==== Material provided
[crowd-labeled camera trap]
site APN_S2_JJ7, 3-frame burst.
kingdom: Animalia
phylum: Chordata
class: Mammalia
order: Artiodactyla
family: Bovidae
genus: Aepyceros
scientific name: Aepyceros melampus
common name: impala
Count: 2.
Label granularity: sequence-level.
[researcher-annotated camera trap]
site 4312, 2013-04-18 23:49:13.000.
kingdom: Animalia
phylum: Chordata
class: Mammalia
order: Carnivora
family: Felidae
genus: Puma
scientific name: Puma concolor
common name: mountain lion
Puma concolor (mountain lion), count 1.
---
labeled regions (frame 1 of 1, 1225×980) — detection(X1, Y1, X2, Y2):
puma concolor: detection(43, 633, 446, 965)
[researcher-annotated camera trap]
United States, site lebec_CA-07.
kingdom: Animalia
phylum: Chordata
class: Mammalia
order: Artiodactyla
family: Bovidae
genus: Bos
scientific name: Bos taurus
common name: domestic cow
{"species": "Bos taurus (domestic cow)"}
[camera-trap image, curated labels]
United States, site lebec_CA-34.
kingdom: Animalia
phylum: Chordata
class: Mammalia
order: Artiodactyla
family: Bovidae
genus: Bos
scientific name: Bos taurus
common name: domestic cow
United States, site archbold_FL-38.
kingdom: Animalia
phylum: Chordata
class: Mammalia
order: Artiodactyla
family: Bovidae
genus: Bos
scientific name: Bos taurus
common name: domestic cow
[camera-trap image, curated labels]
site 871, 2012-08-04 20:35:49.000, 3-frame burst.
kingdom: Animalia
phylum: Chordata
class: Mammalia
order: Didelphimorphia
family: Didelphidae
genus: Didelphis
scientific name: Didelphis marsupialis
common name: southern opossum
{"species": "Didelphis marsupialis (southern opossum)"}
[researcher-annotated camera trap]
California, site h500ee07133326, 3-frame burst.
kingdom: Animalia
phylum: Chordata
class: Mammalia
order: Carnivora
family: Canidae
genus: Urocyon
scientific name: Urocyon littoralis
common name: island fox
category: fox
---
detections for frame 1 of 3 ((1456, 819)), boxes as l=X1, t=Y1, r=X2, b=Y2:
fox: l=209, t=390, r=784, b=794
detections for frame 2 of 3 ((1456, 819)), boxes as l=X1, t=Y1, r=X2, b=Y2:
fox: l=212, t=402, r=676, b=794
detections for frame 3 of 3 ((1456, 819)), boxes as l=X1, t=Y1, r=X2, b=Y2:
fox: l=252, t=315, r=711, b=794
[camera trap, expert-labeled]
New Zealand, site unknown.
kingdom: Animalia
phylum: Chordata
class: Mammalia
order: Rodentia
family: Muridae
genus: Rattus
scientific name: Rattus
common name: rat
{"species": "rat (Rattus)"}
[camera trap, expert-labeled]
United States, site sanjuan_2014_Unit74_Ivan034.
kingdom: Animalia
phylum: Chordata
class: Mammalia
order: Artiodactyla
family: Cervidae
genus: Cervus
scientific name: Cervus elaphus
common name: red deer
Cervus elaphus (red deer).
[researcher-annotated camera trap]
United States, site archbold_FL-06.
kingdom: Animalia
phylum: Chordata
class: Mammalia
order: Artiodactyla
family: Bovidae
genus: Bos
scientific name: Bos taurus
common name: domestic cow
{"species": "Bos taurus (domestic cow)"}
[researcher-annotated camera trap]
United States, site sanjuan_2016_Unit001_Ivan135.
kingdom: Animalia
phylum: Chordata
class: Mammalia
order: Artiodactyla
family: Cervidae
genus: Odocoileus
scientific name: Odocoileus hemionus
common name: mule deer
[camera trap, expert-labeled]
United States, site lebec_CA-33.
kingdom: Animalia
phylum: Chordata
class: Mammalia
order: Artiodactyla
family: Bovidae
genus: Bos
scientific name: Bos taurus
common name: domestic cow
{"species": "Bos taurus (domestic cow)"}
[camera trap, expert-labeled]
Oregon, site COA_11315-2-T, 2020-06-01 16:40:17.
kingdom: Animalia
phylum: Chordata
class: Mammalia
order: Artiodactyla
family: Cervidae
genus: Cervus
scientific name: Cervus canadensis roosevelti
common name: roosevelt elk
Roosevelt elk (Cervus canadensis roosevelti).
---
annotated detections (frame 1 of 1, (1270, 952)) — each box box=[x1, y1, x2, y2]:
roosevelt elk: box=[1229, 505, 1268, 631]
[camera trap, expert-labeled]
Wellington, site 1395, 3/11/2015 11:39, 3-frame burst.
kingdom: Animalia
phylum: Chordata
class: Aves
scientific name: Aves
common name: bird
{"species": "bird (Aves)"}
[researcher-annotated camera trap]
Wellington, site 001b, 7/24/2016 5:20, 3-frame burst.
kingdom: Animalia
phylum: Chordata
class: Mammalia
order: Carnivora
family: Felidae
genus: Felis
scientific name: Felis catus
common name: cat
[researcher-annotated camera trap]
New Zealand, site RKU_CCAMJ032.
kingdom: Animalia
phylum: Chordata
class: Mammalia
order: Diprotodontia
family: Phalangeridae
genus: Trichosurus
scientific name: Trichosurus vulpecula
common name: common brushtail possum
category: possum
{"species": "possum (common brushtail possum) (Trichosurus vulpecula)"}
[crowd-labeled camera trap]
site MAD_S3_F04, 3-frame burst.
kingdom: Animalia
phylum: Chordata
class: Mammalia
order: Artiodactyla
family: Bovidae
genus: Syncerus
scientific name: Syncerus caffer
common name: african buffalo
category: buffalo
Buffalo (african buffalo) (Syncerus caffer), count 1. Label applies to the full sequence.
========
• Activity
Give an exact copy of the lines above from the line with "family: Canidae" up to and including the line with "common name: rat", and leave everything else out.

• Solution below
family: Canidae
genus: Urocyon
scientific name: Urocyon littoralis
common name: island fox
category: fox
---
detections for frame 1 of 3 ((1456, 819)), boxes as l=X1, t=Y1, r=X2, b=Y2:
fox: l=209, t=390, r=784, b=794
detections for frame 2 of 3 ((1456, 819)), boxes as l=X1, t=Y1, r=X2, b=Y2:
fox: l=212, t=402, r=676, b=794
detections for frame 3 of 3 ((1456, 819)), boxes as l=X1, t=Y1, r=X2, b=Y2:
fox: l=252, t=315, r=711, b=794
[camera trap, expert-labeled]
New Zealand, site unknown.
kingdom: Animalia
phylum: Chordata
class: Mammalia
order: Rodentia
family: Muridae
genus: Rattus
scientific name: Rattus
common name: rat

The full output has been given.